Victims of domestic violence often feel helpless and uncertain of their options. At R. Gregory Colvin, we provide aggressive legal support for individuals who have suffered violence or threats of violence within the family relationship. Attorney Colvin can help you by securing protective orders, otherwise known as restraining orders, against abusers. On the other hand, he can also assist those who have been falsely accused of domestic violence. He can defend you against false accusations, protect your rights, and ensure that you receive fair treatment in the court system.
Talk directly with our Orlando domestic violence attorney about your case in a free initial consultation by sending us your contact details online or by calling R. Gregory Colvin at (407) 759-5002.
Domestic violence in Florida is defined as any of the following when committed by one family or household member against another who is or was residing in the same single dwelling unit:
- Assault or aggravated assault
- Battery or aggravated battery
- Sexual assault or battery
- Stalking or aggravated stalking
- False imprisonment
- Any criminal offense resulting in physical injury
Any type of domestic violence act or threat is a serious crime. Those who have been victims of these crimes or who believe they are in immediate danger of becoming such a victim can seek an injunction against the violence. An injunction is a court order applied to the abuser or potential abuser that bars him or her from committing any type of violent act or threat. Our firm can help you as a victim of domestic violence by providing legal representation, advising you on your rights, and helping you to seek protection against your abuser.

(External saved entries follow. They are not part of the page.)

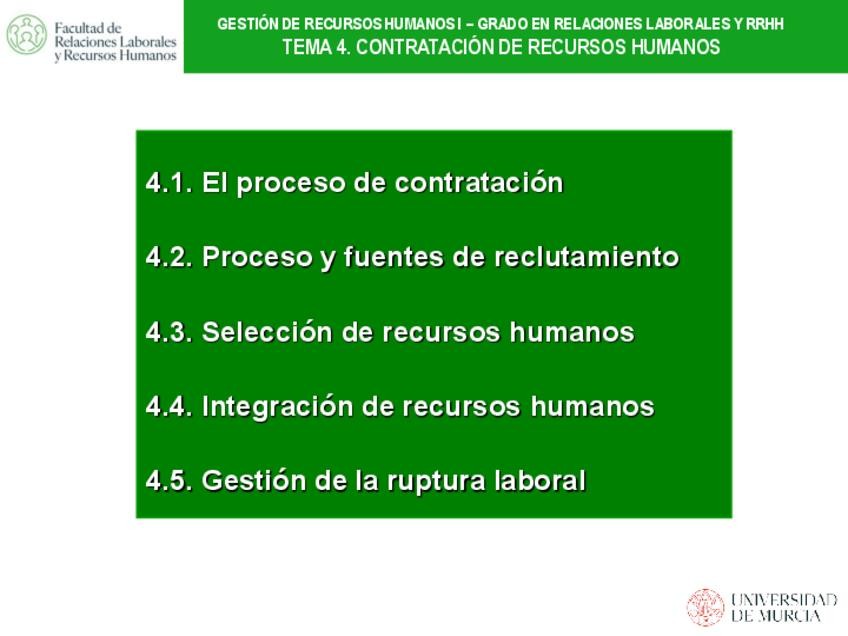 Facultad de Relaciones Laborales y Recursos Humanos

GESTIÓN DE RECURSOS HUMANOS I – GRADO EN RELACIONES LABORALES Y RRHH
TEMA 4. CONTRATACIÓN DE RECURSOS HUMANOS

4.1. El proceso de contratación

4.2. Proceso y fuentes de reclutamiento

4.3. Selección de recursos humanos

4.4. Integración de recursos humanos

4.5. Gestión de la ruptura laboral

UNIVERSIDAD DE MURCIA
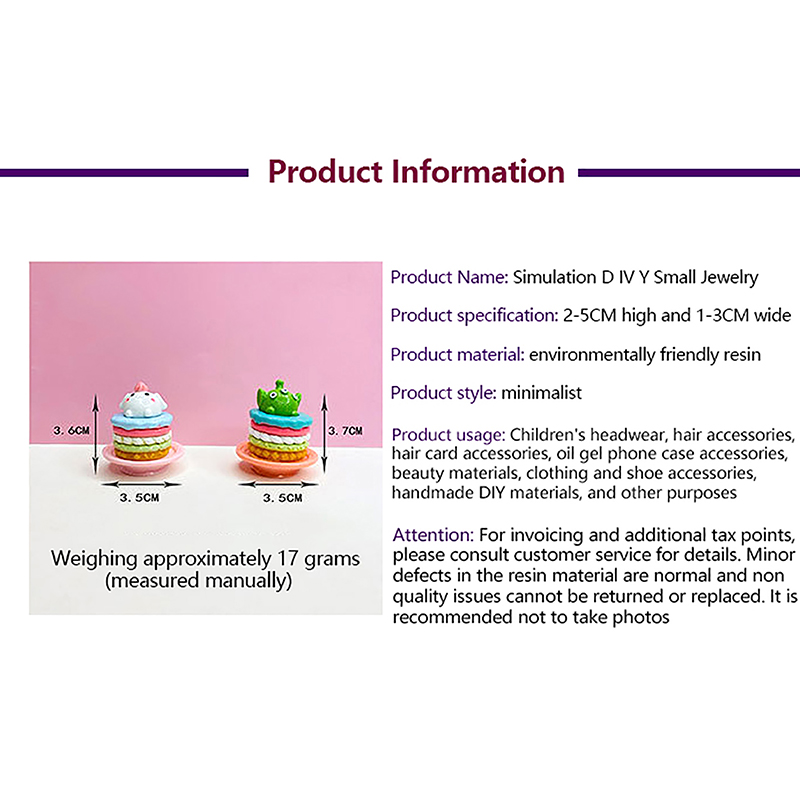 Product Information

3.6CM
3.7CM
3.5CM
3.5CM

Weighing approximately 17 grams (measured manually)

Product Name: Simulation D IV Y Small Jewelry

Product specification: 2-5CM high and 1-3CM wide

Product material: environmentally friendly resin

Product style: minimalist

Product usage: Children's headwear, hair accessories, hair card accessories, oil gel phone case accessories, beauty materials, clothing and shoe accessories, handmade DIY materials, and other purposes

Attention: For invoicing and additional tax points, please consult customer service for details. Minor defects in the resin material are normal and non quality issues cannot be returned or replaced. It is recommended not to take photos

In Florida, several types of protective orders are available to victims of domestic violence, depending on the specific circumstances of the case.
The following are the most common types of protective orders:
Temporary Protective Order (TPO): A TPO is a temporary order issued by a judge or court when law enforcement believes that there is an immediate and present danger of domestic violence. TPOs can be granted without the alleged abuser being present in court and can last up to 15 days.
Final Protective Order: After a full hearing, the court will determine if a final injunction should be issued. This will generally have a specific period. However, if no expiration date is given, you or your abuser can petition the court to change or end the order.